SEBASTIAN – Citing concerns of red tape and onerous requirements, the Sebastian City Council decided not to accept a $21,000 grant for engineering work on a long-anticipated water project.
The city for years has been discussing establishing a mooring field in the Indian River Lagoon in the Main Street Boat Ramp area and building two finger piers out into the water.
Wednesday night, the council decided that it did not need the Florida Fish and Wildlife Conservation Commission’s $21,000 grant money to proceed on its own with the preliminary work.
“This one seems to be out of whack,” Vice Mayor Don Wright said of the grant, explaining that most times more grant dollars are awarded than what the city has to put up to match.
In the case of the FWC grant, though, the city would have had to “match” the $21,000 from the state with $57,500.

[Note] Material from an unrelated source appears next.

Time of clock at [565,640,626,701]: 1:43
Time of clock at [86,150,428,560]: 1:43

Accepting the grant, too, would have required the city to work within the state’s timeline and meet other requirements it would not necessarily have to without the state’s involvement.
Fellow council members expressed similar concerns with the grant.

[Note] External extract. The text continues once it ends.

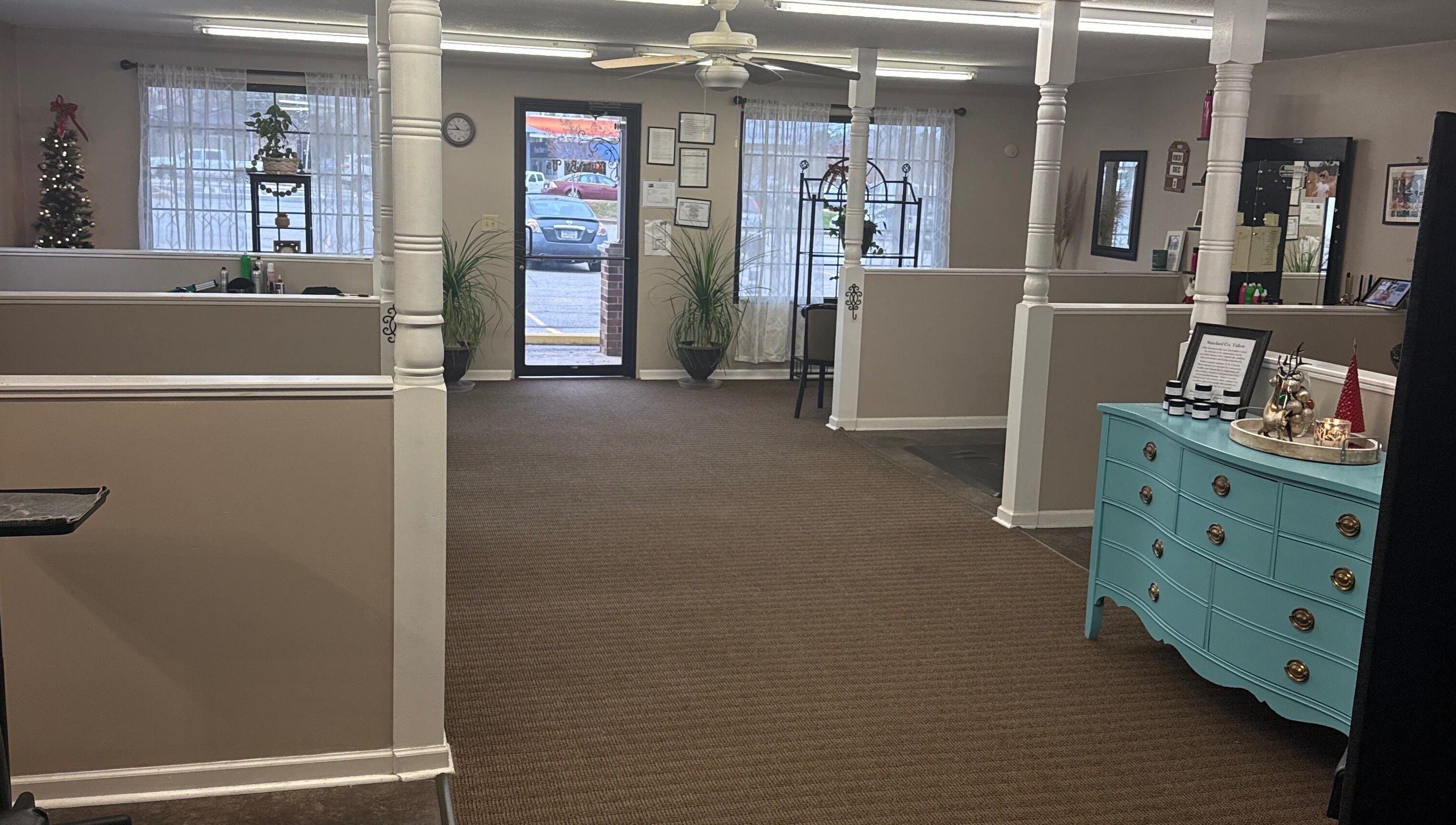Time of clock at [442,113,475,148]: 10:45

“Grants do get problematic,” City Manager Al Minner agreed, especially when the funds involve the state or federal governments.

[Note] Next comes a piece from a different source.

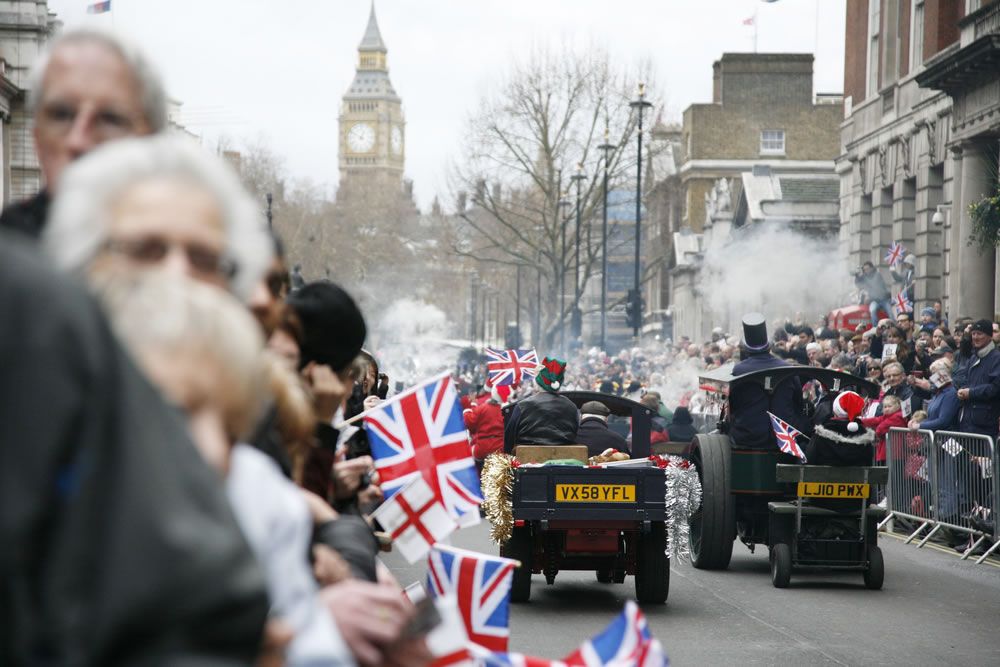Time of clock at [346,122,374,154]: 12:49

He added that unless grant funds rise to a much higher level, the city has to put in the same amount of work for a $20,000 grant as it would for $1 million.
Minner said he believed the city could absorb the would-have-been $21,000 grant funds within the city’s recreational impact fees or other revenue sources and save the aggravation of working within the parameters of the grant.
“I think we can make do,” he said, adding that by rejecting the grant, the city could gain in both time and freedom – working on the project as the city sees fit.
The grant funds would have gone to the preliminary engineering work the city would have to do regardless in order to move the project forward.
Minner told the council that, on the surface, the mooring field and piers sound like simple projects to do – construct the piers and set up spots out in the water for boats to tie onto.
“Those are great projects,” Minner said, but hardly simple due to the environmental issues associated with them.
The council unanimously rejected the grant by the end of the discussion.
Minner said after the council meeting that the city would still continue to move forward on the mooring field and piers by utilizing funding sources other than the FWC grant.